Refugee's death 'a devastating blow to his family'
LIKE many boat people arriving in Australia, Meqdad Hussain's family had sent him to Australia in the hope he could provide support to his family.
He was born in Afghanistan but his father went missing there when he was about 10 years old.
His stepmother raised him for most of his life in Quetta, Pakistan.
Meqdad flew to Malaysia in later September, 2010, where he stayed for 15 days.
He then travelled to Indonesia where, after 25 days, he boarded a barely seaworthy boat with 41 other people set off hoping to reach Australia.
Australian customs officers intercepted the vessel 12nm north of Ashmore Island and took them to Christmas Island in November, 2010.
But the immigration facility was nearing capacity and 87 men, mostly Afghanis, were transferred to the Scherger air force base near Weipa in north-western Queensland.

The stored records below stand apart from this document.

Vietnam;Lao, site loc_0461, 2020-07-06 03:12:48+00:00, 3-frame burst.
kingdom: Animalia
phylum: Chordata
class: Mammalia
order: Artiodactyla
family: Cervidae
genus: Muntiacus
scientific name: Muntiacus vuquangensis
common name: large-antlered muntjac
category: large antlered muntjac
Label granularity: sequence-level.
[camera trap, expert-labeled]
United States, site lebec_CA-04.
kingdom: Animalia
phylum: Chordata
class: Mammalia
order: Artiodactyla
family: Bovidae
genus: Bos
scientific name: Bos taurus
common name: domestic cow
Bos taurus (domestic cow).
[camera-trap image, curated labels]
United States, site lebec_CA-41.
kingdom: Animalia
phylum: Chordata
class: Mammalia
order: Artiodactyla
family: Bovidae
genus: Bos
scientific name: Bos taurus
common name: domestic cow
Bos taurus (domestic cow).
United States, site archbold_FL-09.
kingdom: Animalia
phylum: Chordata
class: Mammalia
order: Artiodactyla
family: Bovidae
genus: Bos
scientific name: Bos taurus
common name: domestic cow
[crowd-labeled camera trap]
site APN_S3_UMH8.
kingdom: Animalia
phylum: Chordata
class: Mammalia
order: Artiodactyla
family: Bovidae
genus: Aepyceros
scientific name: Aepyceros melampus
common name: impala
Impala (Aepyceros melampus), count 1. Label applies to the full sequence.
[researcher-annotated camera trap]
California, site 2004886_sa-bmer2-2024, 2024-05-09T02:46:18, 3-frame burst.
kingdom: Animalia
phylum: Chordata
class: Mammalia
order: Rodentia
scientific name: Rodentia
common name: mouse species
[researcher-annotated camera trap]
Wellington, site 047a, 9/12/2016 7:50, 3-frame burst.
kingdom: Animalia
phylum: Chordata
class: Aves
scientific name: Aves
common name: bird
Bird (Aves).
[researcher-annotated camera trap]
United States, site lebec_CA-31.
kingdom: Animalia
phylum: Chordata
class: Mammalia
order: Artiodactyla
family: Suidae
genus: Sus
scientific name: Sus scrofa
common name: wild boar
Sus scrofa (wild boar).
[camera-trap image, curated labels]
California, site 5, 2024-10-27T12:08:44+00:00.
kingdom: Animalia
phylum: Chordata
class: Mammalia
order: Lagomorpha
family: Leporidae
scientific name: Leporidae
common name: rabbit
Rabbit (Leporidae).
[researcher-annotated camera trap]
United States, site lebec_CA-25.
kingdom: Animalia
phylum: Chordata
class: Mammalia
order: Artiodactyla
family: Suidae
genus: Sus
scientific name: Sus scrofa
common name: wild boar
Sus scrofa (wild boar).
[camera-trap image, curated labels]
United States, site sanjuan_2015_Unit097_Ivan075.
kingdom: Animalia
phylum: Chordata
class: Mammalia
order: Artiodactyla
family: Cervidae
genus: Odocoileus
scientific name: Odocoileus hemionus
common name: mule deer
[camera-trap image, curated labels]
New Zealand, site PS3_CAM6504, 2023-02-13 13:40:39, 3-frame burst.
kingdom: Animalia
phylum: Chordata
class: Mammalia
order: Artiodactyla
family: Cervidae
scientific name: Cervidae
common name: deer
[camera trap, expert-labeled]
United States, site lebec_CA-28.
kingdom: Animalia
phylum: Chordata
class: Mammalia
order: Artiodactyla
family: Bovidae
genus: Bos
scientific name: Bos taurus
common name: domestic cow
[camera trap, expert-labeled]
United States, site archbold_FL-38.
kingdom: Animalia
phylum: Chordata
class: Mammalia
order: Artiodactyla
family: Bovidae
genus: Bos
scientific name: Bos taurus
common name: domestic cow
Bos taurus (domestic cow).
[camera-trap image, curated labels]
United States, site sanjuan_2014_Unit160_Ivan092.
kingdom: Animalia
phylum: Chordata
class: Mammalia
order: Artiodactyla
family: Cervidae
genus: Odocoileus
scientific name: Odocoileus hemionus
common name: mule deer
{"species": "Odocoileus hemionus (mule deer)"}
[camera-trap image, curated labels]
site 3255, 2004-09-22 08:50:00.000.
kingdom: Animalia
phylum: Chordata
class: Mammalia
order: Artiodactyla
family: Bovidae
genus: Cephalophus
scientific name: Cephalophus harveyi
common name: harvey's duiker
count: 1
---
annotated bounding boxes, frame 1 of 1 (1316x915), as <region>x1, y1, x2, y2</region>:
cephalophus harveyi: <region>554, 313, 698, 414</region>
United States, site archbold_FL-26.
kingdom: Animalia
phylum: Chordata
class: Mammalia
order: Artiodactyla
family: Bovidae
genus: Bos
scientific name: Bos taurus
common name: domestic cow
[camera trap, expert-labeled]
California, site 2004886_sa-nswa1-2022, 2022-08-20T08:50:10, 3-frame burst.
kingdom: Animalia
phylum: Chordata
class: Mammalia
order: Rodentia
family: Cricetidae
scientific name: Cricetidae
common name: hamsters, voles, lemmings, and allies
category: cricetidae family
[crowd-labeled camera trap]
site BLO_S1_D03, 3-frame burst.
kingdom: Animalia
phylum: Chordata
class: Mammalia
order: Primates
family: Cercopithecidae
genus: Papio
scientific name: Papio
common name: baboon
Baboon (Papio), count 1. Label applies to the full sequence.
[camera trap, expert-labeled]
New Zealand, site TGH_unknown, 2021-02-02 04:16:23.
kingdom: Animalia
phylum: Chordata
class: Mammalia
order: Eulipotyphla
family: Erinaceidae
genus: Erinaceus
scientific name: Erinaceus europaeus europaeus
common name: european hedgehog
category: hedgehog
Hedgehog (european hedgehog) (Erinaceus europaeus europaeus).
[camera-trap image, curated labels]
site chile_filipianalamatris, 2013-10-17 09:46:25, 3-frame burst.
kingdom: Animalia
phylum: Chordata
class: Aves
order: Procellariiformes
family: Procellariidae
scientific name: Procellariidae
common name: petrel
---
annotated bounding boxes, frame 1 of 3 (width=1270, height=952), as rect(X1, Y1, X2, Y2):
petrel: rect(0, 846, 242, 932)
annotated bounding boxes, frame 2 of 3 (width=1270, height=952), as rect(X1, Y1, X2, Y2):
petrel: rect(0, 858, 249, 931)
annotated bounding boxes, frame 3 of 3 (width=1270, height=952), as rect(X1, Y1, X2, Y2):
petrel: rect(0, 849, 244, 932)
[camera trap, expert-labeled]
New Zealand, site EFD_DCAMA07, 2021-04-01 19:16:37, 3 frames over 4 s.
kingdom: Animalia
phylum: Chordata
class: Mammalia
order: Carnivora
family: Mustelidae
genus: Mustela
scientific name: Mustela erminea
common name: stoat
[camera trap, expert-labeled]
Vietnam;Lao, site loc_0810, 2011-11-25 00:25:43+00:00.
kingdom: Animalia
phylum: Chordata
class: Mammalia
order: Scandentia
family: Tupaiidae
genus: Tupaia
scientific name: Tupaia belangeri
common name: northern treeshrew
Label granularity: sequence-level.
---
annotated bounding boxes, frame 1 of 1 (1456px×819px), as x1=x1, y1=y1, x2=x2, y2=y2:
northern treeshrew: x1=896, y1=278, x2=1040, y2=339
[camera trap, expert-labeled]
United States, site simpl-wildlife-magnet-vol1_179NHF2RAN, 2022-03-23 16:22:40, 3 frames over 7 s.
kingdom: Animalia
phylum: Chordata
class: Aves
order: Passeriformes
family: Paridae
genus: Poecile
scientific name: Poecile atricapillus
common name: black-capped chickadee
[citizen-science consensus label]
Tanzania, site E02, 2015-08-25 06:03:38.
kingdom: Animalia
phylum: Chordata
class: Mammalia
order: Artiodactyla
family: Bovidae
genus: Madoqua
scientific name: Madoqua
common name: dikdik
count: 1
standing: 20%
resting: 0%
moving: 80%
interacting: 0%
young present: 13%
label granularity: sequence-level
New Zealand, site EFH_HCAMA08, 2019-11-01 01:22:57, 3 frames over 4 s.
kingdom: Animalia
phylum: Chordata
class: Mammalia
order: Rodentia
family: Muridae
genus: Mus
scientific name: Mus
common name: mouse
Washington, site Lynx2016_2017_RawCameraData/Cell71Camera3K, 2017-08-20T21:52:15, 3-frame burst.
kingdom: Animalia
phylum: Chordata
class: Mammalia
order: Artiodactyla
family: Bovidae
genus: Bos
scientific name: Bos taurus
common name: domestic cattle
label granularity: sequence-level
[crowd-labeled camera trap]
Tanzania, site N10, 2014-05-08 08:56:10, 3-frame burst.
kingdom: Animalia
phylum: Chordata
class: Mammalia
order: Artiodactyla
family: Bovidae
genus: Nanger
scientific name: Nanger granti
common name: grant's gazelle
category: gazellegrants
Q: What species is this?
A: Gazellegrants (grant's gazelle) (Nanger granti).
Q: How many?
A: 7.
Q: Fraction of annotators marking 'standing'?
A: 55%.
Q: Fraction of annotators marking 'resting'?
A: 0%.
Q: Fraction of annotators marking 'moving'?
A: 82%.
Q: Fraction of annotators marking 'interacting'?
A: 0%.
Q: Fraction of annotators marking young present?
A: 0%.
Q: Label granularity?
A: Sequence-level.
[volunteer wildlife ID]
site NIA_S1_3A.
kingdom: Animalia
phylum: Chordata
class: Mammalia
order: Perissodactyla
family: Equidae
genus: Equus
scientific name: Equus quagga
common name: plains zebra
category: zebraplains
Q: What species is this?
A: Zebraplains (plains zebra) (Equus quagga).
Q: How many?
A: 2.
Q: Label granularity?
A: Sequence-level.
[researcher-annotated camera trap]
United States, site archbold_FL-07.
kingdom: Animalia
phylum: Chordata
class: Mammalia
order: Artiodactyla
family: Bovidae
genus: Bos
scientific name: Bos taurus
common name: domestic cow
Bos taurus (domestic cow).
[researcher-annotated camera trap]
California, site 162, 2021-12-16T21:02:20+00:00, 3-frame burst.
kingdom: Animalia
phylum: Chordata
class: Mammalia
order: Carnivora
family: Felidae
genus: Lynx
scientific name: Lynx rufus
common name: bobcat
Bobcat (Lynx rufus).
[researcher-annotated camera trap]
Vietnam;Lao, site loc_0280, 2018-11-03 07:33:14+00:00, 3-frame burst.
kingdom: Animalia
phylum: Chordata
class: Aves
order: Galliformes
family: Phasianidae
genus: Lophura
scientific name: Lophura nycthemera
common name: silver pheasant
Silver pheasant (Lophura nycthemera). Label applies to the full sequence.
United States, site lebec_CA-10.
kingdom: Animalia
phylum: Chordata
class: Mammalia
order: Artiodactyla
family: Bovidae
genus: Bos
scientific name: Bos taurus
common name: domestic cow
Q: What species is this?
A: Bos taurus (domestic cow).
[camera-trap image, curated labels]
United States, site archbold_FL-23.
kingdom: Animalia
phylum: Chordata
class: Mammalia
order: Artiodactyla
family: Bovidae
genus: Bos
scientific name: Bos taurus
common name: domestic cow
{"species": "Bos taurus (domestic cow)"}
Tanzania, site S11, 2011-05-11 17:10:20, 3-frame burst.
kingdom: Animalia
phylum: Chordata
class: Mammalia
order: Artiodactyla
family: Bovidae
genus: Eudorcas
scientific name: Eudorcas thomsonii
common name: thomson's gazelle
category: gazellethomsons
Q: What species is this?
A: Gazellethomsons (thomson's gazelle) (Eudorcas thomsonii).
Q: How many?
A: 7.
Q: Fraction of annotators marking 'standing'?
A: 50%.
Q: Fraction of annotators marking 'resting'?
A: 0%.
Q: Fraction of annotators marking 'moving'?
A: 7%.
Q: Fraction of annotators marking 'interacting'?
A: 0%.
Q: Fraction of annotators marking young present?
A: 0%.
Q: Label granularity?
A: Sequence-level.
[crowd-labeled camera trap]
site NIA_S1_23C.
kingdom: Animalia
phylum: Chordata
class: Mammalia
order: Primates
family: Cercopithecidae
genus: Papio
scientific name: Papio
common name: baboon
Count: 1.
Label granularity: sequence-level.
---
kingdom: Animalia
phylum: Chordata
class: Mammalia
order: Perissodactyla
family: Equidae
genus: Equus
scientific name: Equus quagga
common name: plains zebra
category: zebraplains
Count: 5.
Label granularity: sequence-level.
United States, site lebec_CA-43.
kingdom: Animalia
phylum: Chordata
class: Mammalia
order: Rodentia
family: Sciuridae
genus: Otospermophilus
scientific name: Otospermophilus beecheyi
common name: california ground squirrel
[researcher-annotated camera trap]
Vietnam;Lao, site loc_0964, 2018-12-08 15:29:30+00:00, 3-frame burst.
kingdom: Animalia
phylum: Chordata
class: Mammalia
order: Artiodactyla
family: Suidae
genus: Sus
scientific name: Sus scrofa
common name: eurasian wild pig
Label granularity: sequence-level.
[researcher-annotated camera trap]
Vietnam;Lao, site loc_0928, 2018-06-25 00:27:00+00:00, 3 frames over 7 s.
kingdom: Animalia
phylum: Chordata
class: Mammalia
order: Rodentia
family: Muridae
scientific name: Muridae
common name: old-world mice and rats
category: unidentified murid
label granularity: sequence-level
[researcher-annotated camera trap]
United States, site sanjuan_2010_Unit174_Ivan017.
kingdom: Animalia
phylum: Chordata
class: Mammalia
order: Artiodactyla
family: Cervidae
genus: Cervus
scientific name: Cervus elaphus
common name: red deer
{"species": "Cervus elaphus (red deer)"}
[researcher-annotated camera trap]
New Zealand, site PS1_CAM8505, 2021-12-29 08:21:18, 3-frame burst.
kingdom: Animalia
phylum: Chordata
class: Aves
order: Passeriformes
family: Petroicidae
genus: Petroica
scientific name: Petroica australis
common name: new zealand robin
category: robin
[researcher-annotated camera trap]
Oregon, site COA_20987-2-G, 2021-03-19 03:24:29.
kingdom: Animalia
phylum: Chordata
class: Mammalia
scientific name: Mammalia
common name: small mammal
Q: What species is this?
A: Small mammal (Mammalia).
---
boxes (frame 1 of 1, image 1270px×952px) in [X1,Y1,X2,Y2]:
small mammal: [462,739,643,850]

Other detainees described him as quiet, shy and polite; always respectful.
No one knew of anyone who had a problem with him or might have a motive to harm him.
The few friends he made expressed surprise and shock when they discovered he had taken his own life.
State Coroner Michael Barnes, in his inquest findings handed down on Monday, said Meqdad's death was a devastating blow to his family and he was "very much missed".
He concluded Meqdad died by hanging himself with bed sheets from the rail of his bunk bed on March 17, 2011, and no other person contributed to his death.
Mr Barnes said Meqdad could not have known he was denied refugee status in Canberra the day before because his case manager did not know and he would be the first informed.
He said assessments about Meqdad's likelihood of self-harm relied on his own admissions but cuts to his arm should have resulted in detailed notes for not taking the matter further.
But Mr Barnes said there was nothing about Meqdad's demeanour or behaviour which warranted concern at the detention centre.
"His death at his own hand was a surprise to everyone there and was not reasonably foreseeable," he said.
Mr Barnes said the Australian immigration department had recognised detainees were a "vulnerable population" and the ad hoc immigration processing system exacerbated the risks.
He said the government was already implementing recommendations from a 2011 inquiry and he would not make further suggestions.